(Collected data entries)
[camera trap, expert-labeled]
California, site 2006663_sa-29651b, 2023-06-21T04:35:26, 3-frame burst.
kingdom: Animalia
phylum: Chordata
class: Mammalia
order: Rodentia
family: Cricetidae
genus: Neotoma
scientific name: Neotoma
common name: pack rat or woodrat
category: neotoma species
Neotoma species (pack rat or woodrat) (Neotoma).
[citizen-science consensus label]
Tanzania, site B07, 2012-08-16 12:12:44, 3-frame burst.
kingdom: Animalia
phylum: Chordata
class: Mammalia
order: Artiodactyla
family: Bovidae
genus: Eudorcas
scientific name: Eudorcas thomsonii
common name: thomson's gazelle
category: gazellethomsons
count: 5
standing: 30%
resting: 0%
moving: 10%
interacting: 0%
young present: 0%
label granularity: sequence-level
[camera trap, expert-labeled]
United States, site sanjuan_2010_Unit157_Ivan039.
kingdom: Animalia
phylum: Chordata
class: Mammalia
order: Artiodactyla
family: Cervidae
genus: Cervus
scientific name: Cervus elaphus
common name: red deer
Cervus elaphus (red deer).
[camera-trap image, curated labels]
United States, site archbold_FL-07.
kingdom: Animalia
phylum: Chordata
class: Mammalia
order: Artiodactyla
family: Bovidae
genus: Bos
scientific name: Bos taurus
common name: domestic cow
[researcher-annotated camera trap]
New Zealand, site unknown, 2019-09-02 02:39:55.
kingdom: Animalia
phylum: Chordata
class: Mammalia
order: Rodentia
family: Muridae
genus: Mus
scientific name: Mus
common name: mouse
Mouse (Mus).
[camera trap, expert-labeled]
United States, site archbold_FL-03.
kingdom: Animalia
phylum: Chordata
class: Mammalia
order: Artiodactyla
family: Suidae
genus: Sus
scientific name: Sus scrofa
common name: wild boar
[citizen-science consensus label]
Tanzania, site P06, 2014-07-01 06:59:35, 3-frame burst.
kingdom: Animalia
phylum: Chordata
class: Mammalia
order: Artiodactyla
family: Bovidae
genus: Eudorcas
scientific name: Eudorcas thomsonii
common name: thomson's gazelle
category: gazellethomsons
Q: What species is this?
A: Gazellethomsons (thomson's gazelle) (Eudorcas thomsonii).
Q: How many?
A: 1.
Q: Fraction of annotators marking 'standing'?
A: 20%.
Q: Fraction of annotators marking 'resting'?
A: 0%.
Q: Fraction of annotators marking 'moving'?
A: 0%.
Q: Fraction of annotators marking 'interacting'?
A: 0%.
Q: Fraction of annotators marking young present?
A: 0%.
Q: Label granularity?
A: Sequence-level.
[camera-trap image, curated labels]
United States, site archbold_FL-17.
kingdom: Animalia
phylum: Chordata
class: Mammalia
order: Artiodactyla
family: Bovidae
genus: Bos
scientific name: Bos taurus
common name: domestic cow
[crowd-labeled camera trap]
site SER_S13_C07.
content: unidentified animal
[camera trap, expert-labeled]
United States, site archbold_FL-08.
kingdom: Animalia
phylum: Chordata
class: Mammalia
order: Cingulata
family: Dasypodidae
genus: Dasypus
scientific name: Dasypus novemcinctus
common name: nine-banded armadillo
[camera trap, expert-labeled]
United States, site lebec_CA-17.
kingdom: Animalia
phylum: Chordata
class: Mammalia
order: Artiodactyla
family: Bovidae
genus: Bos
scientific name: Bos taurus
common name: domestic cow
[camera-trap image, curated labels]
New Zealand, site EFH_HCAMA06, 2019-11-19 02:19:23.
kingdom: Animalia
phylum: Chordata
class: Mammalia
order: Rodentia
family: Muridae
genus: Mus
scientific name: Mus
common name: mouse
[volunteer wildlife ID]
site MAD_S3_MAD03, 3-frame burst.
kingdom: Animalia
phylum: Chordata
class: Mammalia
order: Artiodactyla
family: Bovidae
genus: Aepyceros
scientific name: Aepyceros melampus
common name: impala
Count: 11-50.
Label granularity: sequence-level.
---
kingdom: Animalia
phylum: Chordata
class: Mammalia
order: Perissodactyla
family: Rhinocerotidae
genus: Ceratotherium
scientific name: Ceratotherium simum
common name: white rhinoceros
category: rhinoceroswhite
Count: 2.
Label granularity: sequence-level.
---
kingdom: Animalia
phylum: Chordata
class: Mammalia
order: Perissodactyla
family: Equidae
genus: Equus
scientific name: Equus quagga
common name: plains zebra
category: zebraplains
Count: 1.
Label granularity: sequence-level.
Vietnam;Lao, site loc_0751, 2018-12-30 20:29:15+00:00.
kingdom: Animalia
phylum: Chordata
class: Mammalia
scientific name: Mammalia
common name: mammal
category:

#### [EXERCISE DIRECTIONS]
Please transcribe the entries above exactly as written.

#### [SOLUTION TO THIS TASK]
[camera trap, expert-labeled]
California, site 2006663_sa-29651b, 2023-06-21T04:35:26, 3-frame burst.
kingdom: Animalia
phylum: Chordata
class: Mammalia
order: Rodentia
family: Cricetidae
genus: Neotoma
scientific name: Neotoma
common name: pack rat or woodrat
category: neotoma species
Neotoma species (pack rat or woodrat) (Neotoma).
[citizen-science consensus label]
Tanzania, site B07, 2012-08-16 12:12:44, 3-frame burst.
kingdom: Animalia
phylum: Chordata
class: Mammalia
order: Artiodactyla
family: Bovidae
genus: Eudorcas
scientific name: Eudorcas thomsonii
common name: thomson's gazelle
category: gazellethomsons
count: 5
standing: 30%
resting: 0%
moving: 10%
interacting: 0%
young present: 0%
label granularity: sequence-level
[camera trap, expert-labeled]
United States, site sanjuan_2010_Unit157_Ivan039.
kingdom: Animalia
phylum: Chordata
class: Mammalia
order: Artiodactyla
family: Cervidae
genus: Cervus
scientific name: Cervus elaphus
common name: red deer
Cervus elaphus (red deer).
[camera-trap image, curated labels]
United States, site archbold_FL-07.
kingdom: Animalia
phylum: Chordata
class: Mammalia
order: Artiodactyla
family: Bovidae
genus: Bos
scientific name: Bos taurus
common name: domestic cow
[researcher-annotated camera trap]
New Zealand, site unknown, 2019-09-02 02:39:55.
kingdom: Animalia
phylum: Chordata
class: Mammalia
order: Rodentia
family: Muridae
genus: Mus
scientific name: Mus
common name: mouse
Mouse (Mus).
[camera trap, expert-labeled]
United States, site archbold_FL-03.
kingdom: Animalia
phylum: Chordata
class: Mammalia
order: Artiodactyla
family: Suidae
genus: Sus
scientific name: Sus scrofa
common name: wild boar
[citizen-science consensus label]
Tanzania, site P06, 2014-07-01 06:59:35, 3-frame burst.
kingdom: Animalia
phylum: Chordata
class: Mammalia
order: Artiodactyla
family: Bovidae
genus: Eudorcas
scientific name: Eudorcas thomsonii
common name: thomson's gazelle
category: gazellethomsons
Q: What species is this?
A: Gazellethomsons (thomson's gazelle) (Eudorcas thomsonii).
Q: How many?
A: 1.
Q: Fraction of annotators marking 'standing'?
A: 20%.
Q: Fraction of annotators marking 'resting'?
A: 0%.
Q: Fraction of annotators marking 'moving'?
A: 0%.
Q: Fraction of annotators marking 'interacting'?
A: 0%.
Q: Fraction of annotators marking young present?
A: 0%.
Q: Label granularity?
A: Sequence-level.
[camera-trap image, curated labels]
United States, site archbold_FL-17.
kingdom: Animalia
phylum: Chordata
class: Mammalia
order: Artiodactyla
family: Bovidae
genus: Bos
scientific name: Bos taurus
common name: domestic cow
[crowd-labeled camera trap]
site SER_S13_C07.
content: unidentified animal
[camera trap, expert-labeled]
United States, site archbold_FL-08.
kingdom: Animalia
phylum: Chordata
class: Mammalia
order: Cingulata
family: Dasypodidae
genus: Dasypus
scientific name: Dasypus novemcinctus
common name: nine-banded armadillo
[camera trap, expert-labeled]
United States, site lebec_CA-17.
kingdom: Animalia
phylum: Chordata
class: Mammalia
order: Artiodactyla
family: Bovidae
genus: Bos
scientific name: Bos taurus
common name: domestic cow
[camera-trap image, curated labels]
New Zealand, site EFH_HCAMA06, 2019-11-19 02:19:23.
kingdom: Animalia
phylum: Chordata
class: Mammalia
order: Rodentia
family: Muridae
genus: Mus
scientific name: Mus
common name: mouse
[volunteer wildlife ID]
site MAD_S3_MAD03, 3-frame burst.
kingdom: Animalia
phylum: Chordata
class: Mammalia
order: Artiodactyla
family: Bovidae
genus: Aepyceros
scientific name: Aepyceros melampus
common name: impala
Count: 11-50.
Label granularity: sequence-level.
---
kingdom: Animalia
phylum: Chordata
class: Mammalia
order: Perissodactyla
family: Rhinocerotidae
genus: Ceratotherium
scientific name: Ceratotherium simum
common name: white rhinoceros
category: rhinoceroswhite
Count: 2.
Label granularity: sequence-level.
---
kingdom: Animalia
phylum: Chordata
class: Mammalia
order: Perissodactyla
family: Equidae
genus: Equus
scientific name: Equus quagga
common name: plains zebra
category: zebraplains
Count: 1.
Label granularity: sequence-level.
Vietnam;Lao, site loc_0751, 2018-12-30 20:29:15+00:00.
kingdom: Animalia
phylum: Chordata
class: Mammalia
scientific name: Mammalia
common name: mammal
category:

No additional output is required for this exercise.